At the virtual conference, Niels Buch Leander
, will be speaking about "Utilizing IDMP and Data Governance to Improve your Business Proocess".
IDMP is now moving from more conceptual discussions to actual implementation. In order to prepare for the implementation, a view to submission processes impacted by IDMP will be needed. Existing processes will require adjustments and new processes will need to be defined and implemented. Importantly, data quality needs to be lifted and monitored on a continuous level, and this requires both tools and processes regarding data governance to be successful. This session will talk about the importance of data governance for IDMP compliance and for improving the Regulatory Affairs processes going forward.

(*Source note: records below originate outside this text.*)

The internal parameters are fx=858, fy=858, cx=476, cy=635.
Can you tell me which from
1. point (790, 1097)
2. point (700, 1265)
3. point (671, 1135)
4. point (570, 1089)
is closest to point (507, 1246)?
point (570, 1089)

- Evaluating processes in scope for IDMP
- Showing importance of data governance for a successful IDMP program
- Discussing best practices for data governance in relation to IDMP
Dr. Niels Buch Leander is Advisory Director and Global Head of Regulatory Affairs at NNIT, a global IT service provider to the pharmaceutical industry. Dr. Leander has 12 years of R&D IT project experience with eCTD, eTMF, EDMS, RIMS, xEVMPD and IDMP and hence extensive experience with regulatory data standards and their implementation. He advises global pharmaceutical companies on their business architecture and information architecture.